Captioned web image data:
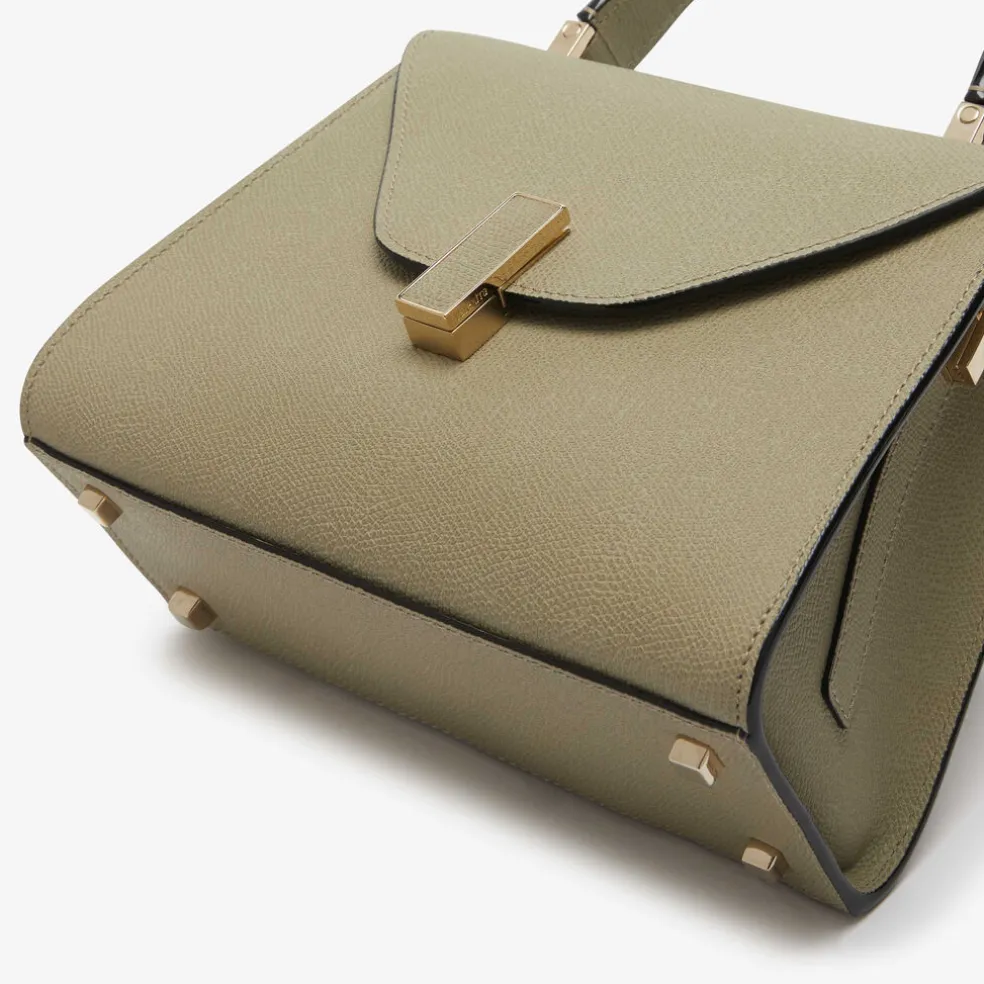 Iside Top Handle Mini Bag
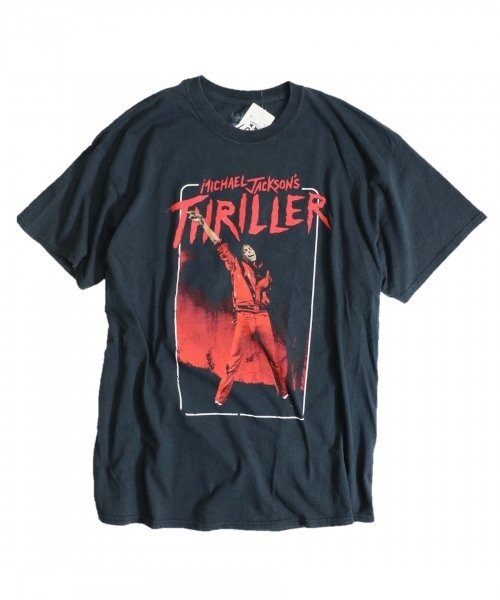 THRIFTY LOOK — футболка «Michael Jackson» в стиле Thrifty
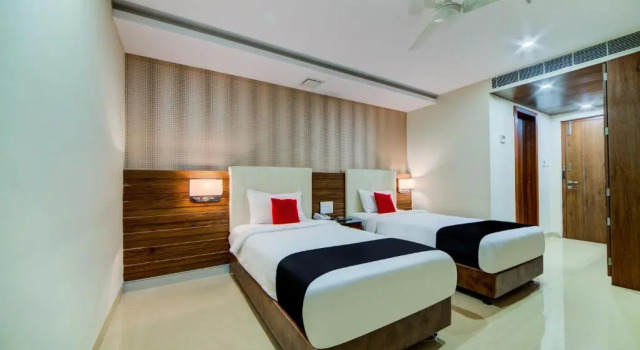Номер Deluxe Oriva Millennium Grand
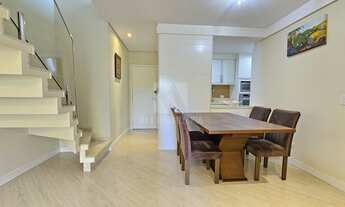 Imagem 6: Cobertura Duplex 140m2 - Hugo Lange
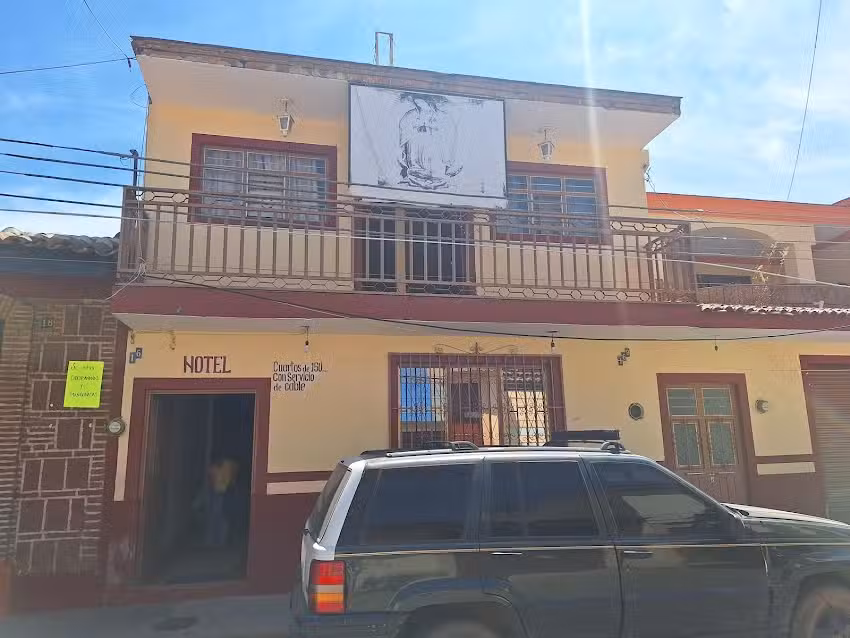 Hotel El Guadalupano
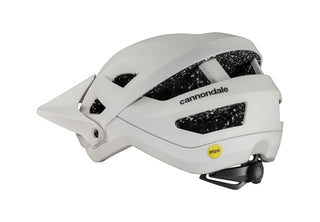Casco Cannondale Tract Adult Helmet - Bianco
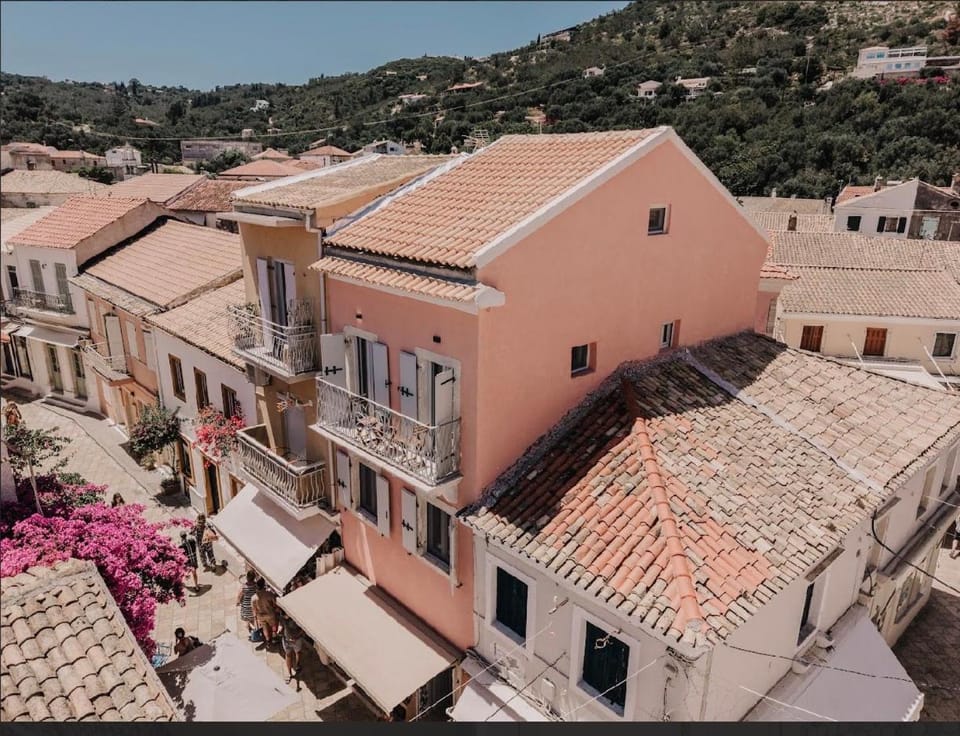 Azzuro di Paxos by All About Paxos Apartment in Gaios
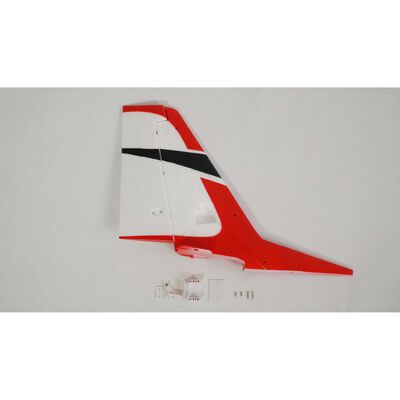 Vertical Stabilizer with Rudder: Viper 90mm EDF Jet Vertical Stabilizer with Rudder: Viper 90mm EDF Jet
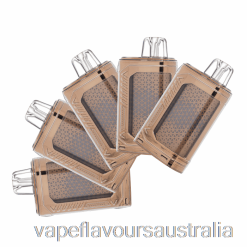 Vape Flavours Australia [5-Pack] SPACEMAN PRISM 20K Disposable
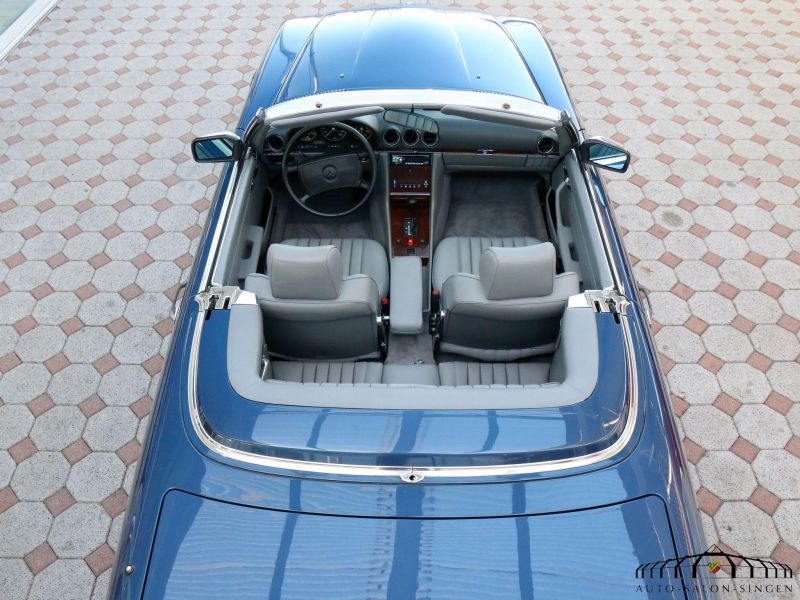 Mercedes-Benz 500 SL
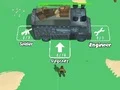 Mäng Army Defence Dino Shoot Internetis
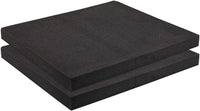 Okuna Outpost Polyurethane Foam for Packing and Crafts (18x16x1.5 inches) - 2 Pack - liquidation.store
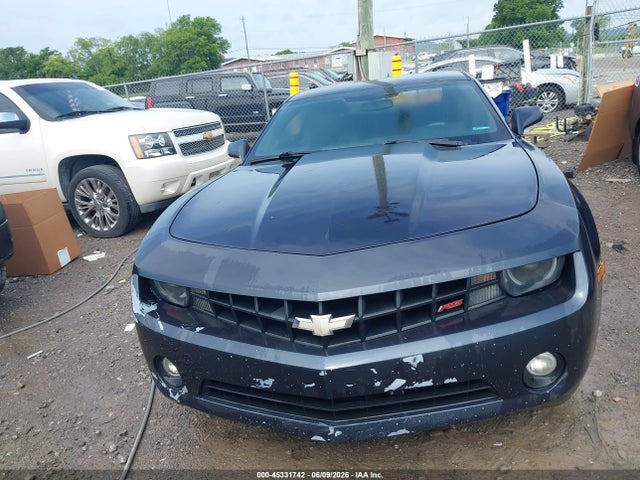 Продажа на аукционе авто 2013 Chevrolet Camaro 1lt, vin: 2G1FB1E33D9244257, номер лота: 45331742
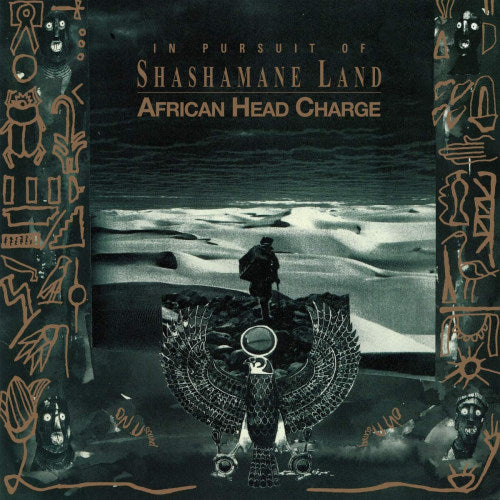African Head Charge - In pursuit of shashamane land (LP) - Velvet Music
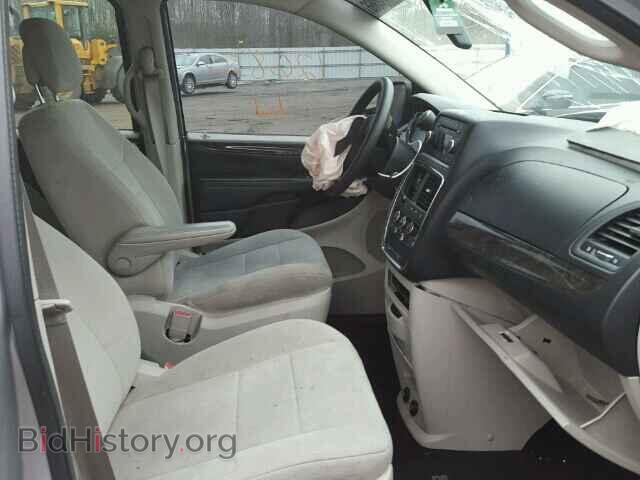 2011 DODGE CARAVAN - VIN: 2D4RN4DG3BR715017 - Фото 5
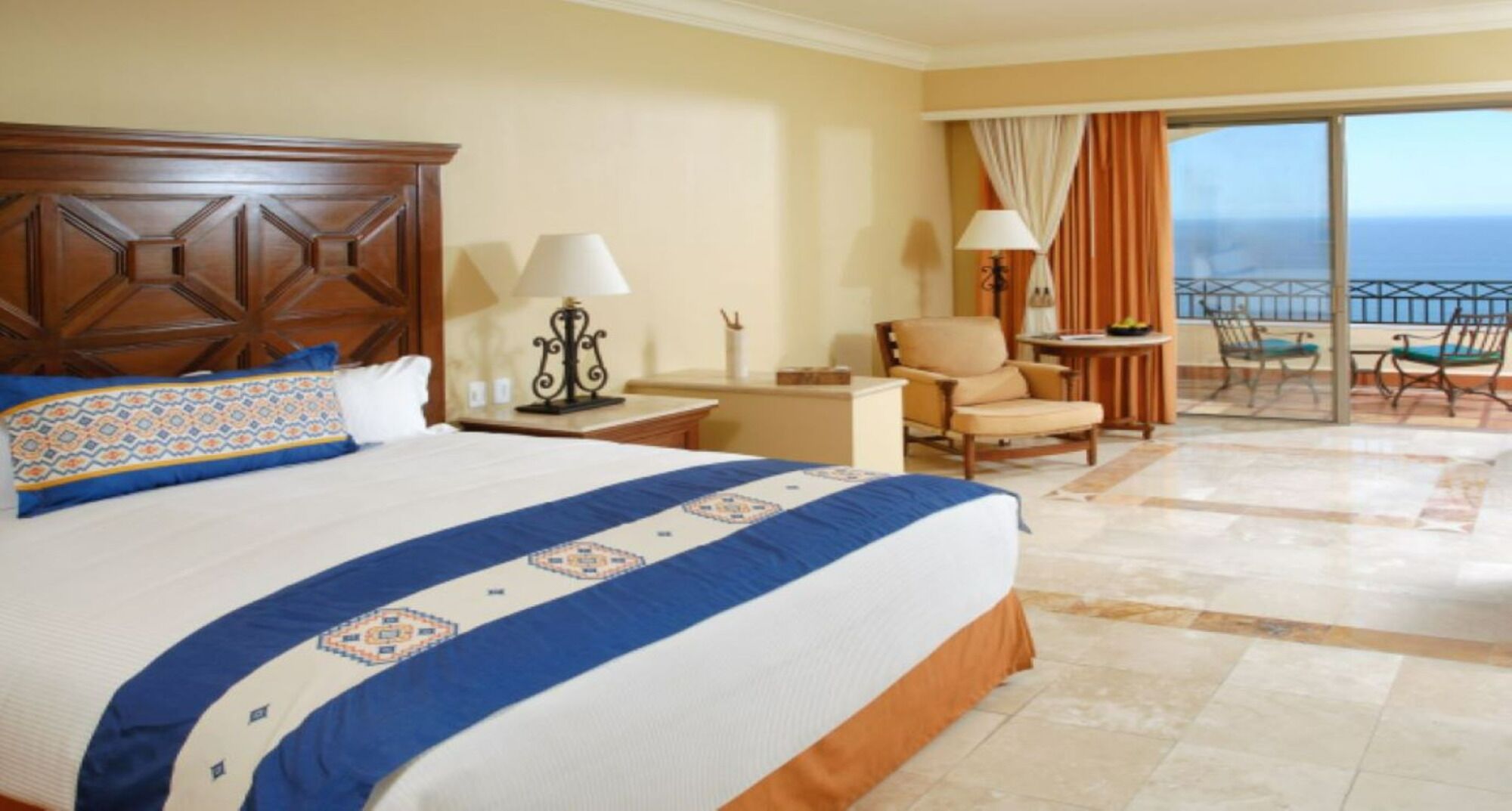 Owner Studio Suite at the Pueblo Bonito Sunset Beach, Vacation Travel Exclusives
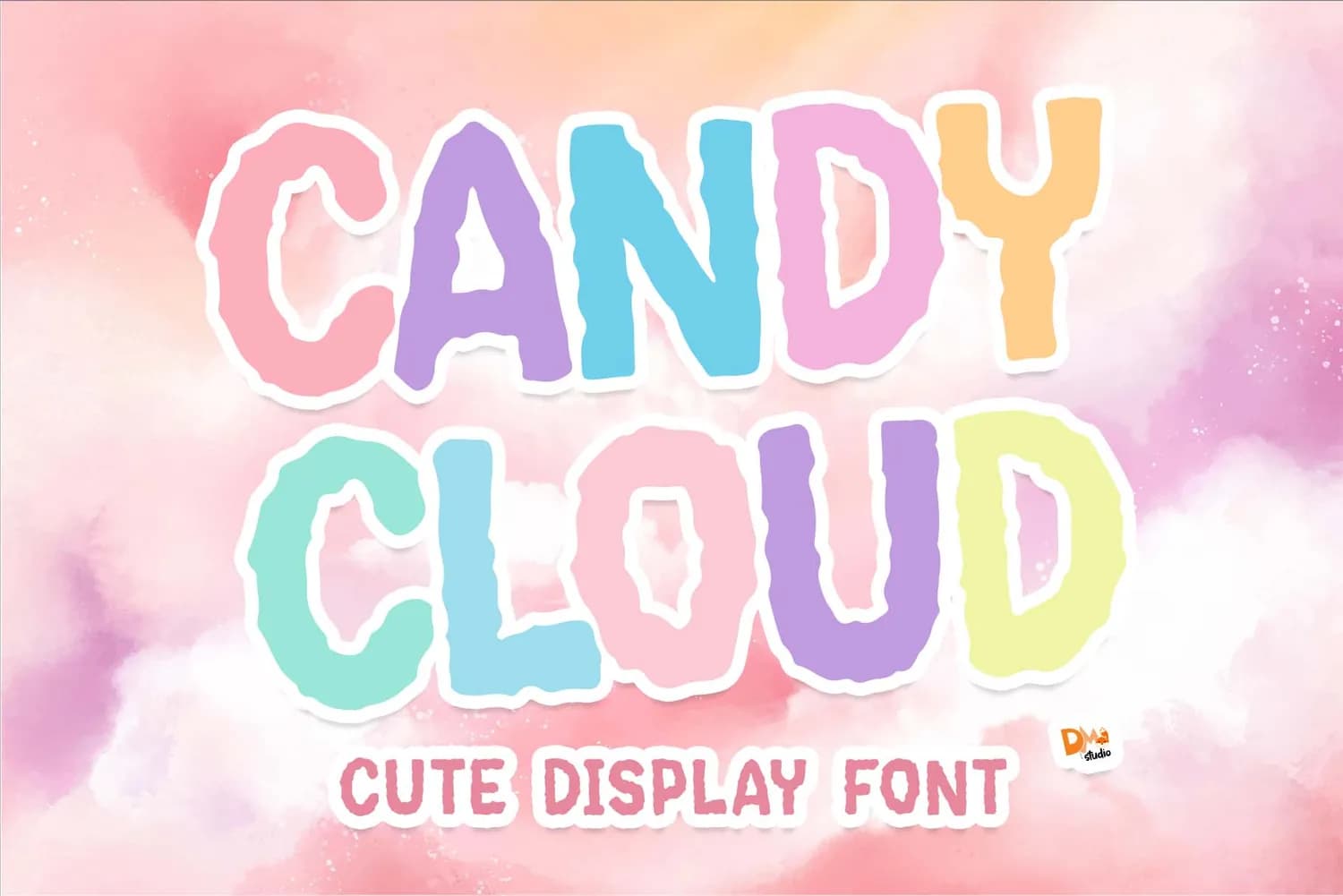 Candy Cloud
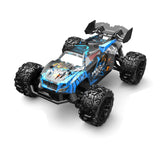 2.4G 1:20 Full Scale RC Off-road Vehicle Blue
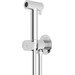 Гигиенический душ со смесителем Imprese Kucera Chrome f03703401AB (хром, скрытого монтажа), Цвет производителя: хром, фото 2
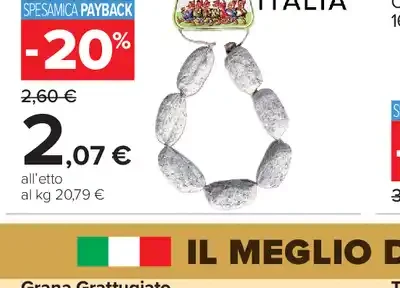 Salame Settenani Beretta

* WHAT YOU HAVE TO DO
Would you repeat the entries exactly, but with no pictures?

* EXERCISE RESPONSE
 Iside Top Handle Mini Bag
 THRIFTY LOOK — футболка «Michael Jackson» в стиле Thrifty
Номер Deluxe Oriva Millennium Grand
 Imagem 6: Cobertura Duplex 140m2 - Hugo Lange
 Hotel El Guadalupano
Casco Cannondale Tract Adult Helmet - Bianco
 Azzuro di Paxos by All About Paxos Apartment in Gaios
 Vertical Stabilizer with Rudder: Viper 90mm EDF Jet Vertical Stabilizer with Rudder: Viper 90mm EDF Jet
 Vape Flavours Australia [5-Pack] SPACEMAN PRISM 20K Disposable
 Mercedes-Benz 500 SL
 Mäng Army Defence Dino Shoot Internetis
 Okuna Outpost Polyurethane Foam for Packing and Crafts (18x16x1.5 inches) - 2 Pack - liquidation.store
 Продажа на аукционе авто 2013 Chevrolet Camaro 1lt, vin: 2G1FB1E33D9244257, номер лота: 45331742
African Head Charge - In pursuit of shashamane land (LP) - Velvet Music
 2011 DODGE CARAVAN - VIN: 2D4RN4DG3BR715017 - Фото 5
 Owner Studio Suite at the Pueblo Bonito Sunset Beach, Vacation Travel Exclusives
 Candy Cloud
 2.4G 1:20 Full Scale RC Off-road Vehicle Blue
 Гигиенический душ со смесителем Imprese Kucera Chrome f03703401AB (хром, скрытого монтажа), Цвет производителя: хром, фото 2
 Salame Settenani Beretta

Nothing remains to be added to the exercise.